Elf is original tale with humor and heart
In the early 2000s, Will Ferrell was just a funnyman on SNL. He was one of the bigger stars on the show, but nothing seemed to indicate that he was going to become a mainstream movie star. He’d appeared in a few other films, including a few based on SNL characters, but generally, he showed up in very small roles or in movies that weren’t well received.
Then 2003 hit, and Ferrell blew up. Old School started it, and then we got Elf, Anchorman, and Wedding Crashers. Soon, every college dorm in the world was full of Will Ferrell DVDs, and you couldn’t go through a few sentences without some Ferrell quote bouncing around the room. But of all those films, Elf has withstood the test of time best. After all, Ferrell is completely on board for the film’s wackiness, and it really has a good message when it’s all said and done.
However, one of the biggest reasons that Elf is such a great holiday flick is that it tells an original Christmas story. There are familiar beats, sure, but it doesn’t retread too much space. And in addition to the humor, the movie has a whole lot of heart. Will Ferrell once said he cried at the premiere of the film, and our guess is that most moviegoers still shed a few tears every year, as well.
Home Alone is still absolutely amazing
All these years later, and Home Alone is still so good. Macaulay Culkin was a really impressive child actor, and his charisma and delivery carry this movie well beyond its simple plot. There are tons of movies from this era that are dragged down by kids who haven’t quite learned how to act yet, but Home Alone is elevated by its pint-sized star.

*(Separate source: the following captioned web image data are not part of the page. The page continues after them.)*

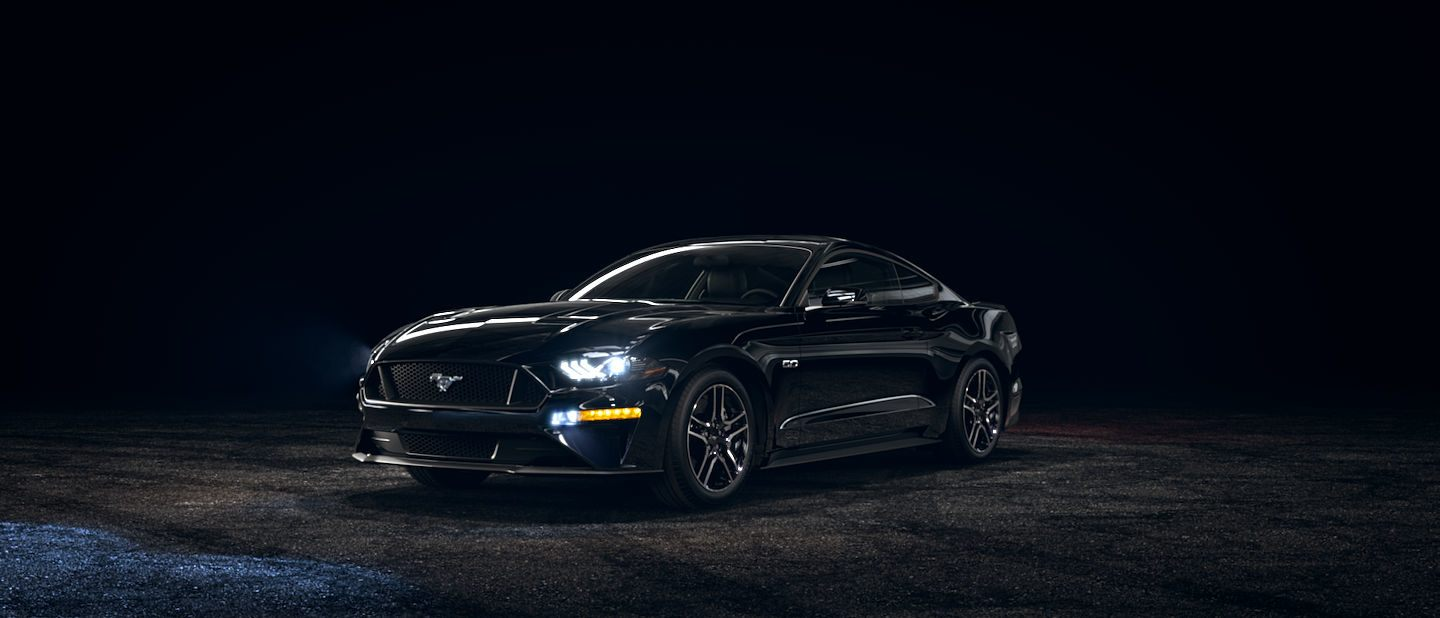 2019 Ford Mustang Shadow Black Exterior Color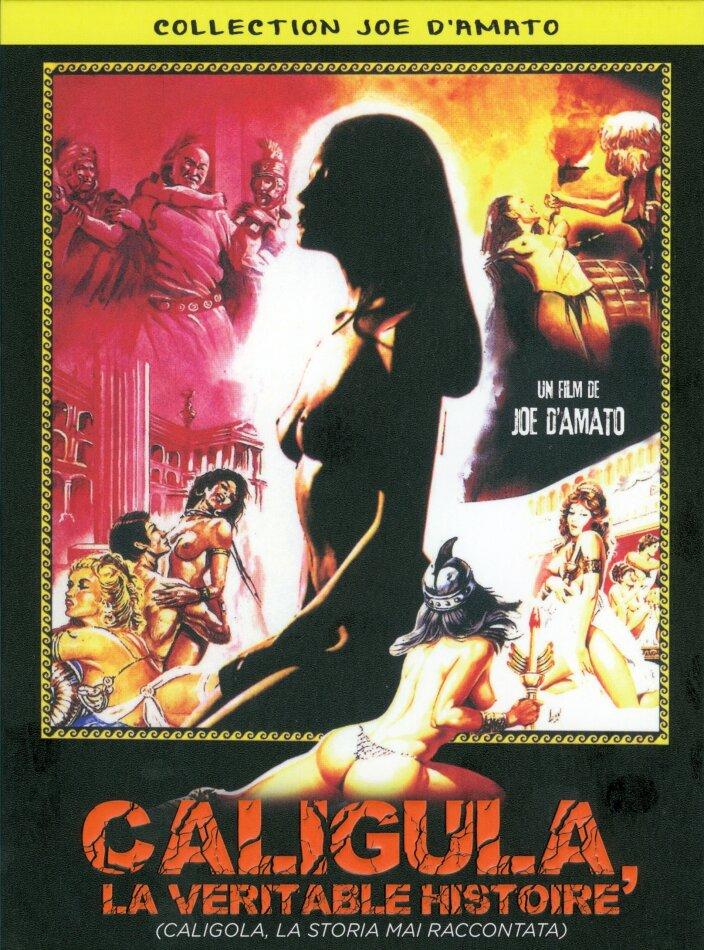 Caligula, la véritable histoire (1982) (Collection Joe D'Amato, Uncut, 2 DVDs)
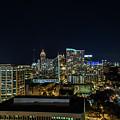 Night View  by Kenny Thomas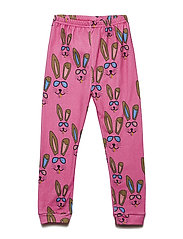 THE COOL LEGGINGS BENNY BUNNY - PINK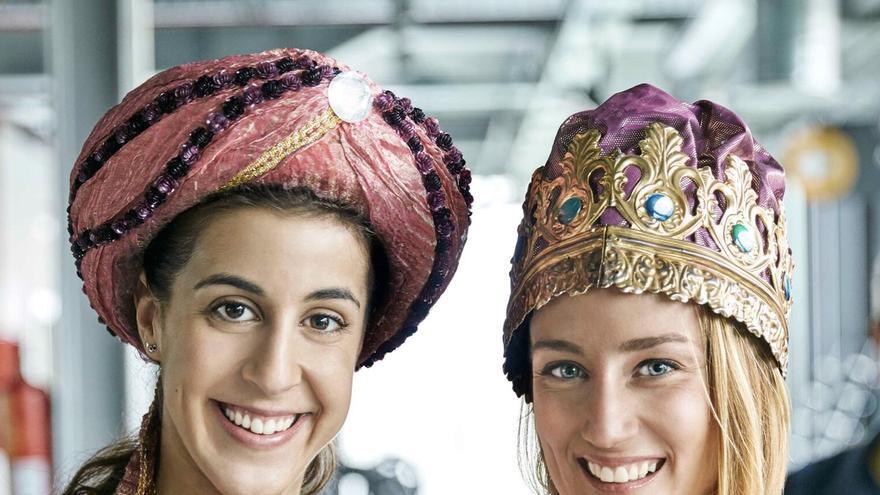 Las medallista de oro olímpico Carolina Marín y Mireia Belmonte. Foto: Asprocan.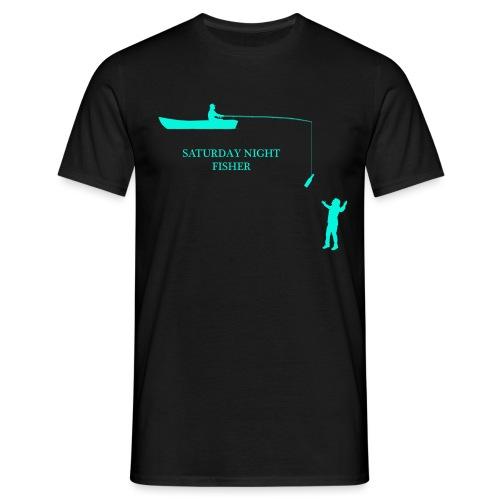 SATURDAY NIGHT FISHER - T-shirt Homme
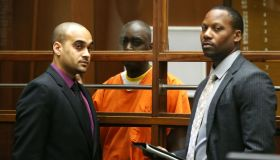 Actor Michael Jace Court Appearance - Los Angeles, CA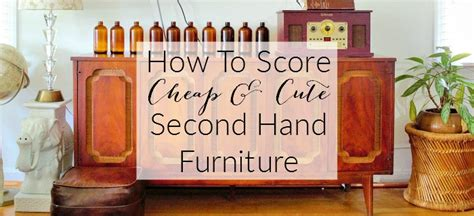 cheap 2nd hand sofas second hand living room furniture for
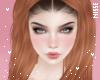 n| Joseva Ginger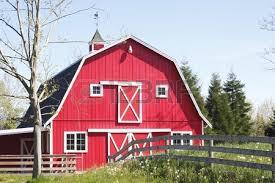 Pictures Of Old Barn Doors Appealing Red Barn Doors With 92 Best Old Barn Window Door Art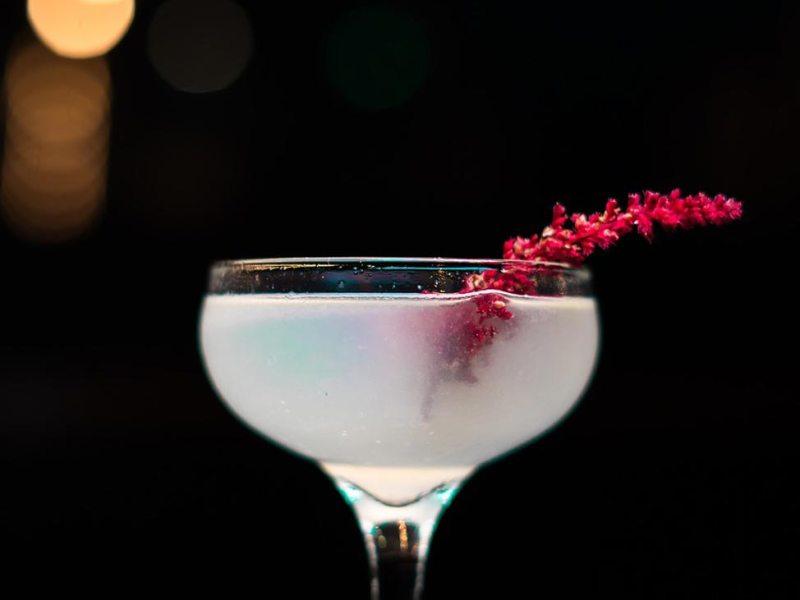 Foto zeigt einen Cocktail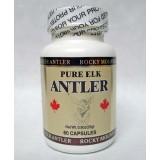 Deer Antler - 60 Caps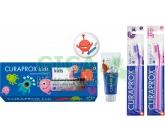 Curaprox Kids limitovaná edice-jahoda 950 ppm F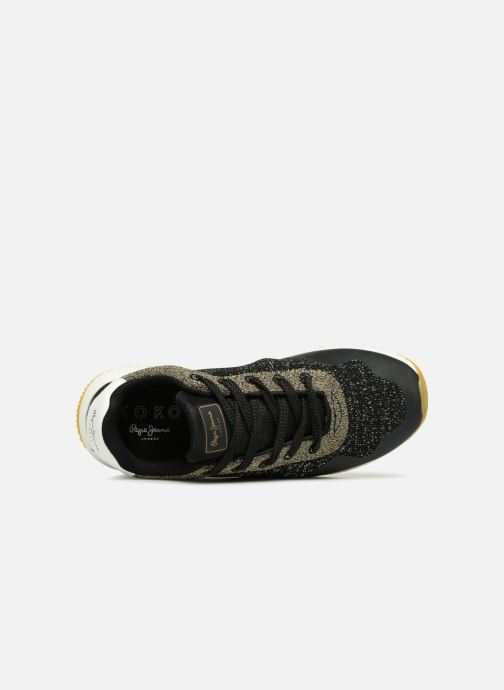 Trainers Pepe jeans KOKO SAND Black view from the left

On top of that, the film features some great performances from an impressive cast. Joe Pesci and Daniel Stern are the perfect combination of menacing and bumbling to make for unforgettable villains. John Heard and Catherine O’Hara are great as Kevin’s parents, and actors like John Candy and Roberts Blossom are charming and perfect in their small roles.
Home Alone continues to stay so good in part because of the way your attitudes change as you age. As a kid, you feel totally different about the situations in Home Alone than you do as an adult. It works on a lot of different levels, features some hilarious set pieces, and remains forever quotable.